*Exercise directions*
List every macro name that follows "#define" in the patch below.

*Passage*
● ● ● ● ● ● ●
Subject: [PATCH 3.6.6 3/3] i82975x_edac: fix fatal crash

This patch fixes the crash caused by combination of wrong memory layer
info and dimm_label initialisation.
It is also a rewite of csrow initialisation and error reporting to
handle ALL memory configurations supported by the controller.
 Tested on Asus P5WDG2-WS PRO with 7 ECC memory configurations -
 1 dimm installed, 2 dimms in assymetric mode, 2 dimms in symmetric
 mode, 3 dimms in assymmetric mode and 4 dimms in symmetric mode.
 The initialised values in sysfs were found consistent with installed
 memory in all tested cases.

Tested-by: Arvind R. <arvin...@gmail.com>
Signed-off-by: Arvind R. <arvin...@gmail.com>
---
 drivers/edac/i82975x_edac.c |  150 +++++++++++++++-------------------
 1 file changed, 69 insertions(+), 81 deletions(-)
diff -up a/drivers/edac/i82975x_edac.c b/drivers/edac/i82975x_edac.c
--- a/drivers/edac/i82975x_edac.c       2012-11-22 11:56:36.000000000 +0530
+++ b/drivers/edac/i82975x_edac.c       2012-11-22 10:29:51.000000000 +0530
@@ -29,8 +29,19 @@
 #define PCI_DEVICE_ID_INTEL_82975_0    0x277c
 #endif                         /* PCI_DEVICE_ID_INTEL_82975_0 */

-#define I82975X_NR_DIMMS               8
-#define I82975X_NR_CSROWS(nr_chans)    (I82975X_NR_DIMMS / (nr_chans))
● ● ● ● ● ● ●
*Information supplied*
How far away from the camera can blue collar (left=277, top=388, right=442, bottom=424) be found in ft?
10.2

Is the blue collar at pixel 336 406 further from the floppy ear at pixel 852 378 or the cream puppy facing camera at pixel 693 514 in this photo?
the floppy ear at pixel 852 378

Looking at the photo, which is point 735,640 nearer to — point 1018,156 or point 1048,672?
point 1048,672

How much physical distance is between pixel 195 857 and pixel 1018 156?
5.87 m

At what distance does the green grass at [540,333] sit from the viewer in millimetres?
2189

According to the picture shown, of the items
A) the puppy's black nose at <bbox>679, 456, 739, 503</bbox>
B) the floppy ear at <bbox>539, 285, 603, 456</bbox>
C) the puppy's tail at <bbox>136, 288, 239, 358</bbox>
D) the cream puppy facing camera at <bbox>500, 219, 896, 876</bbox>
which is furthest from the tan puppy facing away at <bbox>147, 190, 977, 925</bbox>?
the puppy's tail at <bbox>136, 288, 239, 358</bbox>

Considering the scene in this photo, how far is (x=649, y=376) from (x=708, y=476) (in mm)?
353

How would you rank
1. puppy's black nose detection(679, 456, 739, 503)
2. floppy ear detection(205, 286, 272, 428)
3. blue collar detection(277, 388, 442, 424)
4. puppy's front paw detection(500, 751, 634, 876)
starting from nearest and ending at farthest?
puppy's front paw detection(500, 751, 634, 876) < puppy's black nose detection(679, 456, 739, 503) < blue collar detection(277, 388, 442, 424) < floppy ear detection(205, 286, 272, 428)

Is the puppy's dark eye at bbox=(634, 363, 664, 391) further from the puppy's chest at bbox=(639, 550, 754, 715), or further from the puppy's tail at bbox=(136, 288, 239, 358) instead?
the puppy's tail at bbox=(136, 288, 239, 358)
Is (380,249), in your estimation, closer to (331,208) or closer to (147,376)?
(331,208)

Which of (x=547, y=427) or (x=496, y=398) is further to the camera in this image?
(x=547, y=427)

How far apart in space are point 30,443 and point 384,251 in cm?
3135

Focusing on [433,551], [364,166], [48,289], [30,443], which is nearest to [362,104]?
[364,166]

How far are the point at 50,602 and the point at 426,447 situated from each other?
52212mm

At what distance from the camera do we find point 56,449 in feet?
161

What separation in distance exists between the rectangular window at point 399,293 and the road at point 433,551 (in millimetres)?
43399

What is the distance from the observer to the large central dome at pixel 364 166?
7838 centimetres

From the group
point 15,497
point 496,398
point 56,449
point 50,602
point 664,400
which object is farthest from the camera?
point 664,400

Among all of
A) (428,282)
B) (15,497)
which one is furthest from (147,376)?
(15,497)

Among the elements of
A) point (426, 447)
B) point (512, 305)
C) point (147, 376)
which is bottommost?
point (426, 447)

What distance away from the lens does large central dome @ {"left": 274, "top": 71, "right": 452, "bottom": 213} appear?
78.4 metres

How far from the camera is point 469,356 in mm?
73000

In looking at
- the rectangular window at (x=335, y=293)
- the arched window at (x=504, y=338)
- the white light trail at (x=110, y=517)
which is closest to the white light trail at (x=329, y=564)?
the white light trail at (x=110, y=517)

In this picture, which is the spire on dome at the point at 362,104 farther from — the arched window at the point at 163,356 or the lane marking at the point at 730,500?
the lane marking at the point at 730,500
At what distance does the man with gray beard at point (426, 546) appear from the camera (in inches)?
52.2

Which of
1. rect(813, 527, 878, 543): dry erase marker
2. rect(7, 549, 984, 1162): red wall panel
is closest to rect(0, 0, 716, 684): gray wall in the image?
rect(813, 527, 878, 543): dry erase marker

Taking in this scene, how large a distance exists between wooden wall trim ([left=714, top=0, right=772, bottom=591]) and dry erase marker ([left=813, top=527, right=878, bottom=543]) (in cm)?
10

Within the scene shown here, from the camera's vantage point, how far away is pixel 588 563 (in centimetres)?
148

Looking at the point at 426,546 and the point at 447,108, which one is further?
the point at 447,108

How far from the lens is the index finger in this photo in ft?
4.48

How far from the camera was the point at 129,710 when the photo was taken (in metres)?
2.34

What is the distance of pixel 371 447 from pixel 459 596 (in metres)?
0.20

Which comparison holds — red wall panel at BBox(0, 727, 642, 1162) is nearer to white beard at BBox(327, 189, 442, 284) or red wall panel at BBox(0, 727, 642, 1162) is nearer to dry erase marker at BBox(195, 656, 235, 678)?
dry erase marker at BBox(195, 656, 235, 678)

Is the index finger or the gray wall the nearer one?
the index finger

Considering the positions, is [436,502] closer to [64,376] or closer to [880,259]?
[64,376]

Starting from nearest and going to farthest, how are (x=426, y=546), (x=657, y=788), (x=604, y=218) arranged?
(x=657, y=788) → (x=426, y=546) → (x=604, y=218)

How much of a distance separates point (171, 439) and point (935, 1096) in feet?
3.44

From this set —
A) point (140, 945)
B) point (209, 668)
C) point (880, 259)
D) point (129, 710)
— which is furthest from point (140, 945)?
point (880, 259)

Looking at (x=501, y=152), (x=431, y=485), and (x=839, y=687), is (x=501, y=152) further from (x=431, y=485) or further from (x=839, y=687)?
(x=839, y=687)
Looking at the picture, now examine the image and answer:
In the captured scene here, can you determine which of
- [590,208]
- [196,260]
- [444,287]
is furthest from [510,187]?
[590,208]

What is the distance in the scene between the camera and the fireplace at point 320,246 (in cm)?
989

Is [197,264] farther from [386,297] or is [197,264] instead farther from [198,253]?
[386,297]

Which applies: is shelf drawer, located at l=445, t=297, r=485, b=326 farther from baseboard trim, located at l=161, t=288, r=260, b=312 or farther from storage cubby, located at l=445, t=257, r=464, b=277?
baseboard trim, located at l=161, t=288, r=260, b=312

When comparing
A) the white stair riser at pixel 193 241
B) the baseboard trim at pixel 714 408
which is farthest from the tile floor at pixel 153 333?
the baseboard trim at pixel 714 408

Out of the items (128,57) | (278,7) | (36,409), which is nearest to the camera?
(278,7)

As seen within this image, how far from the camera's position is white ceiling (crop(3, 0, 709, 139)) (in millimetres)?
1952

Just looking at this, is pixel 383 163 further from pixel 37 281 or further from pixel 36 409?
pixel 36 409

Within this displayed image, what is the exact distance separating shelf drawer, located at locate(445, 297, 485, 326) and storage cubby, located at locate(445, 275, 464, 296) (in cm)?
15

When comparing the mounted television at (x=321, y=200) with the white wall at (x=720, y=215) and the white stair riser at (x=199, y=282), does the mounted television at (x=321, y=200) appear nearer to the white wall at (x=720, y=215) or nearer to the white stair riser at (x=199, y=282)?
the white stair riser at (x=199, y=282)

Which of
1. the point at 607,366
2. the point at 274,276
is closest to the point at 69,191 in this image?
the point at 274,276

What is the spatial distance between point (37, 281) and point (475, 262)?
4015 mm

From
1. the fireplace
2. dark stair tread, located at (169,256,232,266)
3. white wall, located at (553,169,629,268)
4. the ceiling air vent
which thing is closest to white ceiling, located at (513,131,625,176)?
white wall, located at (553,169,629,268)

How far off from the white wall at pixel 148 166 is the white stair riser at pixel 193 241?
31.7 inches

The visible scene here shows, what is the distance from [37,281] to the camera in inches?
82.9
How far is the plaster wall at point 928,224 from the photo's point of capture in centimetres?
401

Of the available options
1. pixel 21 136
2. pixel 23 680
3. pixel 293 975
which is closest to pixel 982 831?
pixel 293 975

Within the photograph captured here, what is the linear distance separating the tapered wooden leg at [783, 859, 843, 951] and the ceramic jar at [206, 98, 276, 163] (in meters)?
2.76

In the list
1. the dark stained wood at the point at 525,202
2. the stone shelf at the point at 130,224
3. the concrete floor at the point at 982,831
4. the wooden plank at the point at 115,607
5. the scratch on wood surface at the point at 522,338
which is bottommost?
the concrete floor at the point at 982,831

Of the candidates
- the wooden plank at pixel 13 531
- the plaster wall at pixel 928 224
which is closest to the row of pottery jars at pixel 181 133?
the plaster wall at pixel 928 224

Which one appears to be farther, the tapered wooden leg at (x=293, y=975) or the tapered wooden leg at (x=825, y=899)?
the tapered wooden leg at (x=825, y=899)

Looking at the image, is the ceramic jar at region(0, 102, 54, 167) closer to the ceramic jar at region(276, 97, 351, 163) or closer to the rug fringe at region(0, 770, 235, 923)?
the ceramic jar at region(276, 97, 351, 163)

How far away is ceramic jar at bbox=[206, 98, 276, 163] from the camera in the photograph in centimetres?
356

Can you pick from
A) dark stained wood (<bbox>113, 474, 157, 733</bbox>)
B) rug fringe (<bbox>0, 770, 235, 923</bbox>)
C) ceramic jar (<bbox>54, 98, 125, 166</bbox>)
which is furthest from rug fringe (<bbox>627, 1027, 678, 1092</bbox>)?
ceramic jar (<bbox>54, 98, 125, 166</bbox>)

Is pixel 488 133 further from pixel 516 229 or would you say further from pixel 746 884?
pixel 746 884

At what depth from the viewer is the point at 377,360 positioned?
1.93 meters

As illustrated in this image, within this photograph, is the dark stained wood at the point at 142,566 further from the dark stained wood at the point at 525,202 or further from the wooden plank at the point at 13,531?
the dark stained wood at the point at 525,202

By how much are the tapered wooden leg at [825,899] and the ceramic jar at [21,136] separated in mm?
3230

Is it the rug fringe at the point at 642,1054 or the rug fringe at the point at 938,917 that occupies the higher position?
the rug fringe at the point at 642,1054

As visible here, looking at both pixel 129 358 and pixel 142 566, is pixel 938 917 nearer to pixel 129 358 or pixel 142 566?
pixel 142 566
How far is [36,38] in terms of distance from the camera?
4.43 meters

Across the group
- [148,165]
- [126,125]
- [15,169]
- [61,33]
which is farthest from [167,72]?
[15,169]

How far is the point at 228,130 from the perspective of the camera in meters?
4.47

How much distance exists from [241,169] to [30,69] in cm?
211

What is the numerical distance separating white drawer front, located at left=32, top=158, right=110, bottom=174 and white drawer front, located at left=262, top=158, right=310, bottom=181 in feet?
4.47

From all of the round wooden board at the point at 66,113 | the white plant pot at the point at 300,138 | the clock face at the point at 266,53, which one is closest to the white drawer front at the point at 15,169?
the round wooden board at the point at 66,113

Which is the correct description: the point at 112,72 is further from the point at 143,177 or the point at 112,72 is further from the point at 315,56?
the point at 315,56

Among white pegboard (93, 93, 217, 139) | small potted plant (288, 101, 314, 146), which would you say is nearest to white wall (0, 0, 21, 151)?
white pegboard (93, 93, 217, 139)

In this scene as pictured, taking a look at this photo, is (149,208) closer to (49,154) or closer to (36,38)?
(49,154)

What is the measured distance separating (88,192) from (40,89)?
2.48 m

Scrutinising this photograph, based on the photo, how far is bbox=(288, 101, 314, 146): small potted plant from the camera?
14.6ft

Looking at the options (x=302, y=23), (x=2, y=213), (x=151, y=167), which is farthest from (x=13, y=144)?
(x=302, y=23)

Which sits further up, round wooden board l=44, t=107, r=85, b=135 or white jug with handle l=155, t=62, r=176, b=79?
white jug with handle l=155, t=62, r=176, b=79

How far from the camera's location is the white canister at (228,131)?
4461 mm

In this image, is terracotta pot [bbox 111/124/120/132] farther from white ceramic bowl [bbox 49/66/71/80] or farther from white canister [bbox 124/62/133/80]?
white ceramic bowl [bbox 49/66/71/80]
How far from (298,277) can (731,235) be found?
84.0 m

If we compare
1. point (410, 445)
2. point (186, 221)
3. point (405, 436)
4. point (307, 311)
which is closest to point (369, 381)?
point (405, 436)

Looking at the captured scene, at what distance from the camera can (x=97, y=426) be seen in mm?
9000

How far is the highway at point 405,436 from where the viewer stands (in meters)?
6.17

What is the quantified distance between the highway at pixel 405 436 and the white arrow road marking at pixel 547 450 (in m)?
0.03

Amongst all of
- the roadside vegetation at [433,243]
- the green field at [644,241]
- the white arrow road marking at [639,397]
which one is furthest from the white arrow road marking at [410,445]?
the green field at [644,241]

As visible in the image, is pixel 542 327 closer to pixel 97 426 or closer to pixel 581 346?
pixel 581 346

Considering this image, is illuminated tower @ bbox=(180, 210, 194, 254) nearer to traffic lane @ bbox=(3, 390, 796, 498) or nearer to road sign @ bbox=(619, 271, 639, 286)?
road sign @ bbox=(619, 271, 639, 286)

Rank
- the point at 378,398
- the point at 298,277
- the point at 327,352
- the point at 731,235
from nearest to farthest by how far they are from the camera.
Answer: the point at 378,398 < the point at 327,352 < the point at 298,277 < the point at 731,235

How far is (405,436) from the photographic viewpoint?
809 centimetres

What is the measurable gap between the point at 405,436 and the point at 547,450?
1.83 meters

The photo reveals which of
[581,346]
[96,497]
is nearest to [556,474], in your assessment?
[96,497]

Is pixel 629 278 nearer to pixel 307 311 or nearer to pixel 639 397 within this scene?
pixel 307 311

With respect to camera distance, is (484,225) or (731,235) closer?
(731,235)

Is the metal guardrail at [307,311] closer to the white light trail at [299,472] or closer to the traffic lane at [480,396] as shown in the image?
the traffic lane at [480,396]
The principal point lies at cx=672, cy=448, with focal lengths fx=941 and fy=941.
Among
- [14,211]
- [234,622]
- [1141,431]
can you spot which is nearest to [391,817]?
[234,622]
● ● ● ● ● ● ●
*Result for this task*
PCI_DEVICE_ID_INTEL_82975_0
I82975X_NR_DIMMS
I82975X_NR_CSROWS